## Aim
Copy out the stretch of material from the line containing "How far are" through the line containing "76.1 inches" word for word, leaving out the pictures.

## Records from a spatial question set
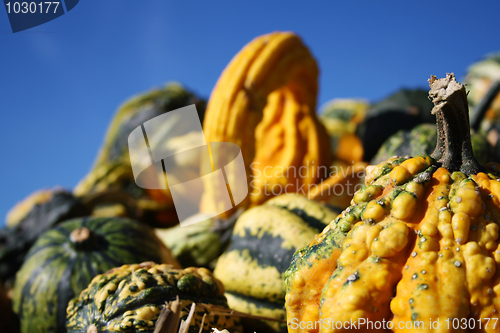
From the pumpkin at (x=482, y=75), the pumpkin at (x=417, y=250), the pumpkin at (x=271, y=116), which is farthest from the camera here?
the pumpkin at (x=482, y=75)

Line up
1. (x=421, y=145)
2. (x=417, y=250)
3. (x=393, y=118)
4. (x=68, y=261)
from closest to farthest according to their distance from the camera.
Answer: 1. (x=417, y=250)
2. (x=68, y=261)
3. (x=421, y=145)
4. (x=393, y=118)

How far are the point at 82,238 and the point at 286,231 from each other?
3.23 ft

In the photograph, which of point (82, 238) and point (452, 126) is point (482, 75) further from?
point (82, 238)

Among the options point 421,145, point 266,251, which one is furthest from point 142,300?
point 421,145

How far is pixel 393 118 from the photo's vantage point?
3.27m

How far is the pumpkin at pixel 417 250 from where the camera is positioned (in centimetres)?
86

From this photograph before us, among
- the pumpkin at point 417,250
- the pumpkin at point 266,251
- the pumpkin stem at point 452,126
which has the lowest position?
the pumpkin at point 266,251

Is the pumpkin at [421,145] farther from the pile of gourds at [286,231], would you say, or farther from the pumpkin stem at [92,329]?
the pumpkin stem at [92,329]

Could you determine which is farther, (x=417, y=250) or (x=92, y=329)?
(x=92, y=329)

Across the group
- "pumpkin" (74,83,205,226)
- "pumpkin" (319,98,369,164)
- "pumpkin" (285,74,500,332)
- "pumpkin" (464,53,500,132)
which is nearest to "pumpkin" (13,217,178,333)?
"pumpkin" (74,83,205,226)

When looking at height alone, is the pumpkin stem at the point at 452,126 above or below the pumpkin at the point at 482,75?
above

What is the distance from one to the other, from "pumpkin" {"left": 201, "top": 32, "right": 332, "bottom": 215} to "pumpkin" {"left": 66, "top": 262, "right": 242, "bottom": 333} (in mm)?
1163

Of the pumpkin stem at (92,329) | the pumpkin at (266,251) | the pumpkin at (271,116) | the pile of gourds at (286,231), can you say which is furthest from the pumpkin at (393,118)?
the pumpkin stem at (92,329)

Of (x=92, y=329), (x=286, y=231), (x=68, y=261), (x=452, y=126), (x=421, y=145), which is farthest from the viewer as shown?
(x=421, y=145)
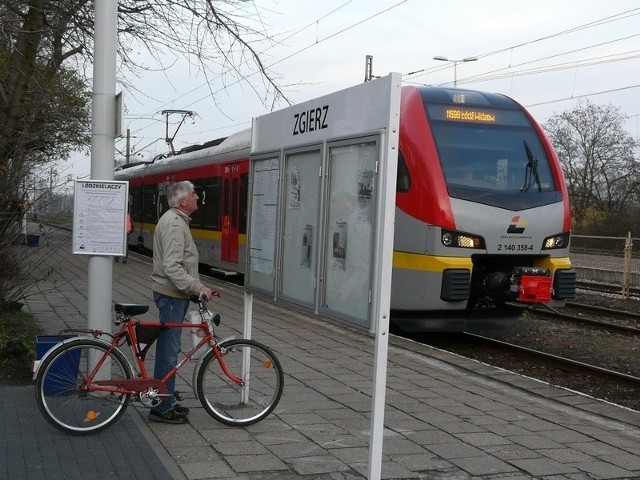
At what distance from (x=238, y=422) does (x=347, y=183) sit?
76.1 inches

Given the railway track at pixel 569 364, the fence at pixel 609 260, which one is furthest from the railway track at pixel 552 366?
the fence at pixel 609 260

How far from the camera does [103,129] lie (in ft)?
23.5

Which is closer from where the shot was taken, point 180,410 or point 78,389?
point 78,389

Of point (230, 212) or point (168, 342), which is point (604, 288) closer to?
point (230, 212)

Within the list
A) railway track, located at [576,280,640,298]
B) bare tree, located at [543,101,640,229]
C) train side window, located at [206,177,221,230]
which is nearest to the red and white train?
train side window, located at [206,177,221,230]

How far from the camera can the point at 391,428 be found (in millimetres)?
6605

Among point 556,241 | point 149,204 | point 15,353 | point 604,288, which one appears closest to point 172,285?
point 15,353

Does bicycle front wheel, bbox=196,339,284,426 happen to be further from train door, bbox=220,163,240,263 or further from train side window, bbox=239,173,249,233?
train door, bbox=220,163,240,263

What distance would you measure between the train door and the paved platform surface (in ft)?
27.2

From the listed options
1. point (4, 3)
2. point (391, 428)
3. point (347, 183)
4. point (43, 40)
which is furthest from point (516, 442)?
point (43, 40)

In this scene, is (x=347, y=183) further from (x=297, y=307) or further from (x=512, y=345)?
(x=512, y=345)

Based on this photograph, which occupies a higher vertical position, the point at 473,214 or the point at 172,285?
the point at 473,214

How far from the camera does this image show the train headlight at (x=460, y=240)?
1049 centimetres

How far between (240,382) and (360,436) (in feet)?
3.18
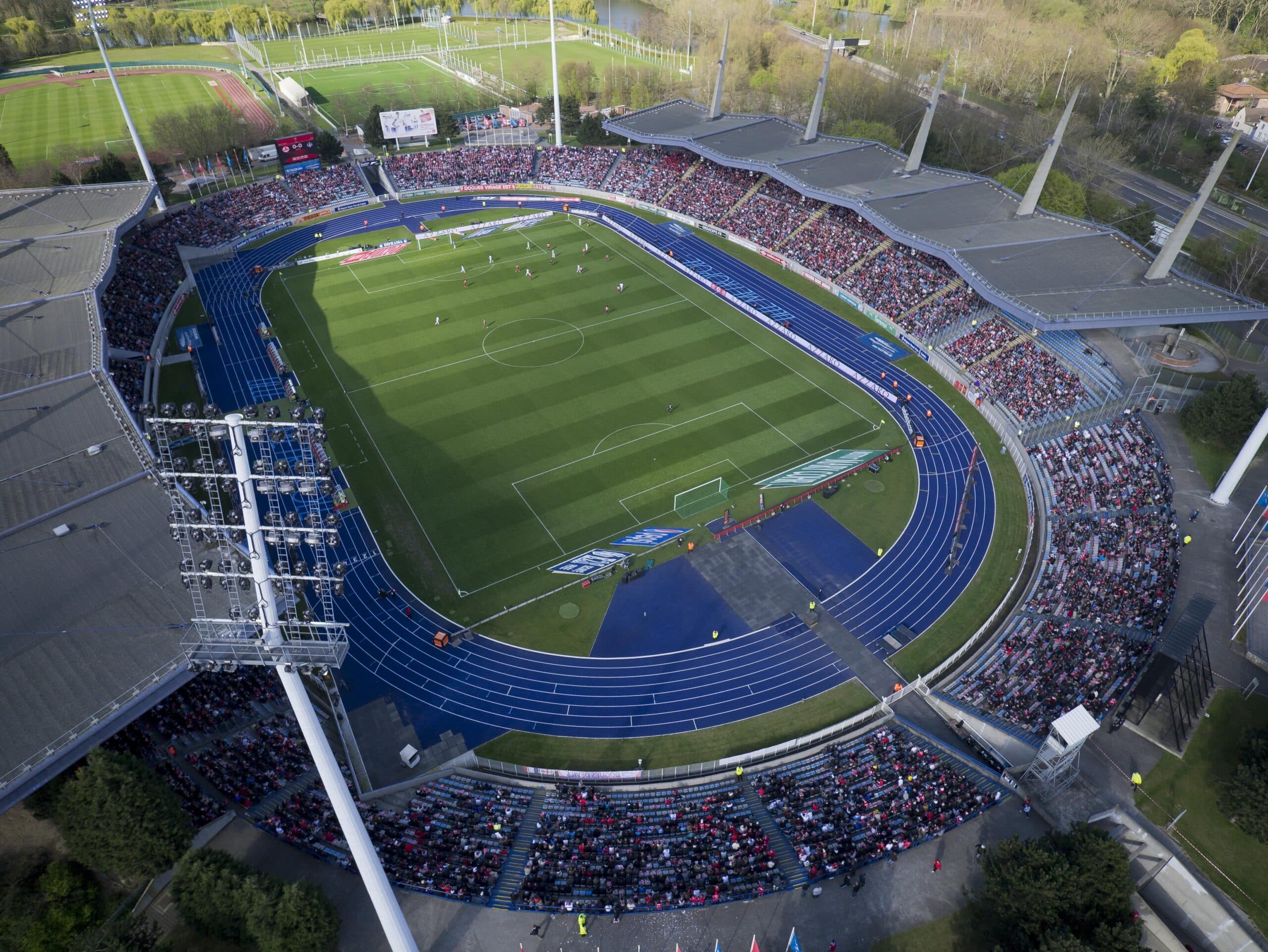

## Answer below
How far are the point at 82,238 and the point at 286,231 from each other?
3.23 ft

In the photograph, which of point (82, 238) and point (452, 126) is point (482, 75) further from?
point (82, 238)

Among the options point 421,145, point 266,251, which one is furthest from point 142,300?
point 421,145

How far is pixel 393 118 from the photo's vantage point?
3.27m

How far is the pumpkin at pixel 417 250 from where the camera is positioned (in centimetres)?
86

From this photograph before us, among
- the pumpkin at point 417,250
- the pumpkin at point 266,251
- the pumpkin stem at point 452,126
which has the lowest position?
the pumpkin at point 266,251

Is the pumpkin at [421,145] farther from the pile of gourds at [286,231], would you say, or farther from the pumpkin stem at [92,329]?
the pumpkin stem at [92,329]

Could you determine which is farther, (x=417, y=250) or (x=92, y=329)?
(x=92, y=329)

Across the group
- "pumpkin" (74,83,205,226)
- "pumpkin" (319,98,369,164)
- "pumpkin" (285,74,500,332)
- "pumpkin" (464,53,500,132)
which is nearest to "pumpkin" (13,217,178,333)?
"pumpkin" (74,83,205,226)

When looking at height alone, is the pumpkin stem at the point at 452,126 above or below the pumpkin at the point at 482,75?
above

What is the distance from one to the other, from "pumpkin" {"left": 201, "top": 32, "right": 332, "bottom": 215} to "pumpkin" {"left": 66, "top": 262, "right": 242, "bottom": 333} (in mm)?
1163

Of the pumpkin stem at (92,329) | the pumpkin at (266,251) | the pumpkin at (271,116) | the pile of gourds at (286,231), can you say which is furthest from the pumpkin at (393,118)?
the pumpkin stem at (92,329)

Of (x=92, y=329), (x=286, y=231), (x=68, y=261), (x=452, y=126), (x=421, y=145), which is farthest from the viewer as shown?
(x=421, y=145)
At what distance from (x=238, y=422) does (x=347, y=183) sit?
76.1 inches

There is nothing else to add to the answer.